Spatial relation data
◇ ◇ ◇ ◇
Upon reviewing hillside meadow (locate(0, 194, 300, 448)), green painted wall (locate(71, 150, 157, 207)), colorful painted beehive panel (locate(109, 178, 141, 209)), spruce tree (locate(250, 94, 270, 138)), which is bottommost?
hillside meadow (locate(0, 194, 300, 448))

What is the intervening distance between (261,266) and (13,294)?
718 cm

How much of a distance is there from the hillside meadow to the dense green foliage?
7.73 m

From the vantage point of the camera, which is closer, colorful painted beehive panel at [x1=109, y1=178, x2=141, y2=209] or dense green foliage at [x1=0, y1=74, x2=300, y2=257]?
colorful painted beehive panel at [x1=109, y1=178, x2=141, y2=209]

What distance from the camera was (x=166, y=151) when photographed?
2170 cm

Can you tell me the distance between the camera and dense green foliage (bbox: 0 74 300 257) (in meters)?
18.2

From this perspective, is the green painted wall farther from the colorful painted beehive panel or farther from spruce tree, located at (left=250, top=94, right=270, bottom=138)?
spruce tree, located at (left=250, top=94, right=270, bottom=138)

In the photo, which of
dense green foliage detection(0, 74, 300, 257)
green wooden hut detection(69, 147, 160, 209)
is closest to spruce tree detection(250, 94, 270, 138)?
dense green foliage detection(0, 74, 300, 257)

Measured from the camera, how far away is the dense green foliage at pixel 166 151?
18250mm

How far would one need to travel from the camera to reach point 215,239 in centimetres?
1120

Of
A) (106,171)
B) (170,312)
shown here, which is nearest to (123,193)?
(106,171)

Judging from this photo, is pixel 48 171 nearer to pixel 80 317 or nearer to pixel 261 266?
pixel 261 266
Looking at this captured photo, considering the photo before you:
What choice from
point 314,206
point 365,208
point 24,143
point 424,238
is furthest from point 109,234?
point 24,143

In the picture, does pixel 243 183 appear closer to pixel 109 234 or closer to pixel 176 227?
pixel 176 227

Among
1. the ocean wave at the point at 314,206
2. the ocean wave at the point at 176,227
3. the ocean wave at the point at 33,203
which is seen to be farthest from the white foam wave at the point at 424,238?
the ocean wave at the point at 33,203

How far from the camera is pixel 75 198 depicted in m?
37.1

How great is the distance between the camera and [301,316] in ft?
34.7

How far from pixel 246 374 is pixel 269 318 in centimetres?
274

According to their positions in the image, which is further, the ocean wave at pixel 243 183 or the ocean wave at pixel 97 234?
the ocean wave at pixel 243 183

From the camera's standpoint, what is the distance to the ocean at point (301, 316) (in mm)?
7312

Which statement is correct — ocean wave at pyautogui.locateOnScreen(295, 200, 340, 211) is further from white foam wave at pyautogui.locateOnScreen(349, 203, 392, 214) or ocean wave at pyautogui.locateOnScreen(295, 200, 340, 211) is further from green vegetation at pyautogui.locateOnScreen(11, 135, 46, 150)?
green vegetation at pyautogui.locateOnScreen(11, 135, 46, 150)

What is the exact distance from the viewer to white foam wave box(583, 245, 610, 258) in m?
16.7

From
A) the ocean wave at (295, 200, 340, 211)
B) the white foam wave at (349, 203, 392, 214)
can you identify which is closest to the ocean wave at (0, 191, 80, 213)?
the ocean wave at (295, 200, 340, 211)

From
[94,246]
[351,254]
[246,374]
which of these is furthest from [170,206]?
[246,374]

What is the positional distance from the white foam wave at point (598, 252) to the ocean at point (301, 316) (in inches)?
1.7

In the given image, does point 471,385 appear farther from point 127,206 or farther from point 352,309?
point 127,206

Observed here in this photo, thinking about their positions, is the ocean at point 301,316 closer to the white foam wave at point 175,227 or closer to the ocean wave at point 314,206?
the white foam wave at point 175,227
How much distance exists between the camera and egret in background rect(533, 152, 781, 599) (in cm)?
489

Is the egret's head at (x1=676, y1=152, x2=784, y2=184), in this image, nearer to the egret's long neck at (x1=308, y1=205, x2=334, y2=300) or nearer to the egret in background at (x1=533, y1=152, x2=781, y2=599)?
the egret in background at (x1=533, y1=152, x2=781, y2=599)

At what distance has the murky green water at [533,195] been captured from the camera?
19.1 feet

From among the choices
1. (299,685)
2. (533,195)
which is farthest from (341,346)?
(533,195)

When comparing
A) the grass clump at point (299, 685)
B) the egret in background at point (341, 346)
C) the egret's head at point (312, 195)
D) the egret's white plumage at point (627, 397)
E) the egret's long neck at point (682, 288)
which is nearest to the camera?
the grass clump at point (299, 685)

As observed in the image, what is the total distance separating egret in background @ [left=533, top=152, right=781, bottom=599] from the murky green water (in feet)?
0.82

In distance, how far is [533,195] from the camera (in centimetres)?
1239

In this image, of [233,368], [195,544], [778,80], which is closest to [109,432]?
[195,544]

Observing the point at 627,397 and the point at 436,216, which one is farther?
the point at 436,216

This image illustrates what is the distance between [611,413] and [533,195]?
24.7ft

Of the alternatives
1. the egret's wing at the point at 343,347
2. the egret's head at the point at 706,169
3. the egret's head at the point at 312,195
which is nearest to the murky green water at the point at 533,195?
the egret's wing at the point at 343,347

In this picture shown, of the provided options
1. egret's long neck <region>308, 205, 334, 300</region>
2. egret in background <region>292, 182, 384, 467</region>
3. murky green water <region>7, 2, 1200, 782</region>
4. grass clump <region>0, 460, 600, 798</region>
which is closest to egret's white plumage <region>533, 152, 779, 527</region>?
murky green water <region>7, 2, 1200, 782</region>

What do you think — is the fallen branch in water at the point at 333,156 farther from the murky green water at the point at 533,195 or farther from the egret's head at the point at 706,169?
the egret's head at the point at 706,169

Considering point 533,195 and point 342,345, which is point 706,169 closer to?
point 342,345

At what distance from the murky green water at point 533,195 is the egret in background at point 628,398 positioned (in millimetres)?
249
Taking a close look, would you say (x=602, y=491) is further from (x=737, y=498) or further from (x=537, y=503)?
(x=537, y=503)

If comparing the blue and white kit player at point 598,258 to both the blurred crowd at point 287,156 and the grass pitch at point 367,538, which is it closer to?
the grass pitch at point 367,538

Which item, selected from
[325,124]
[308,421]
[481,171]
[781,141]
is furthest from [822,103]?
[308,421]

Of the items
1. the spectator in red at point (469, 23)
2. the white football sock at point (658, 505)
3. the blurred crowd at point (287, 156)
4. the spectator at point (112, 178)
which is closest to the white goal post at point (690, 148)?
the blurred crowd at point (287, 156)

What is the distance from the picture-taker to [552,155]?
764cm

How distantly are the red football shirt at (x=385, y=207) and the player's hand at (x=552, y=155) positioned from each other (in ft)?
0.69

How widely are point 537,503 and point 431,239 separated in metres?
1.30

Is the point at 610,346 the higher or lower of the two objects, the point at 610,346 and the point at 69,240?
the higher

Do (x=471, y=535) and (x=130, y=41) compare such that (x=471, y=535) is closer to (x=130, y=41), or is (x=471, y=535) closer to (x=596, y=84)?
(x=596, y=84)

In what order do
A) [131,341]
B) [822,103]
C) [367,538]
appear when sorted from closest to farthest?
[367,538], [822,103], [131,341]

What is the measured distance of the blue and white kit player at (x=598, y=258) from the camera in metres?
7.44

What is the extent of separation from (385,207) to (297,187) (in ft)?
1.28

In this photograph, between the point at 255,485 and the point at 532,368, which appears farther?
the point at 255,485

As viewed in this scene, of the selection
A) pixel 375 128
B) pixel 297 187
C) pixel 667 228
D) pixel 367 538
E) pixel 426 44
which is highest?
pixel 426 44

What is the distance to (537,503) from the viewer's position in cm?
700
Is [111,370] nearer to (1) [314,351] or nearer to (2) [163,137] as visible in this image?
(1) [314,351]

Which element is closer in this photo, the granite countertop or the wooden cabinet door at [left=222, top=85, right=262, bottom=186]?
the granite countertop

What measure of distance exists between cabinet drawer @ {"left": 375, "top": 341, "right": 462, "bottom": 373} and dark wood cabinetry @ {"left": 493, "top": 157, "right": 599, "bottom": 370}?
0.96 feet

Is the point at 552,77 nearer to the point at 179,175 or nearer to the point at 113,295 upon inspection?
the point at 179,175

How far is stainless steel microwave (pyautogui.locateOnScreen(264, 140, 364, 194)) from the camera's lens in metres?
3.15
◇ ◇ ◇ ◇
Exercise: Rewrite the entries from the line containing "As viewed in this scene, of the selection" through the end of the entries, changing "nearer to" to "closer to" and leaving everything else the same.

Written answer:
As viewed in this scene, of the selection
A) pixel 375 128
B) pixel 297 187
C) pixel 667 228
D) pixel 367 538
E) pixel 426 44
which is highest?
pixel 426 44

What is the distance to (537,503) from the viewer's position in cm?
700
Is [111,370] closer to (1) [314,351] or closer to (2) [163,137] as visible in this image?
(1) [314,351]

Which element is closer in this photo, the granite countertop or the wooden cabinet door at [left=222, top=85, right=262, bottom=186]?
the granite countertop

What measure of distance exists between cabinet drawer @ {"left": 375, "top": 341, "right": 462, "bottom": 373} and dark wood cabinetry @ {"left": 493, "top": 157, "right": 599, "bottom": 370}?
0.96 feet

Is the point at 552,77 closer to the point at 179,175 or closer to the point at 113,295 upon inspection?
the point at 179,175

How far is stainless steel microwave (pyautogui.locateOnScreen(264, 140, 364, 194)) from the camera's lens in metres?
3.15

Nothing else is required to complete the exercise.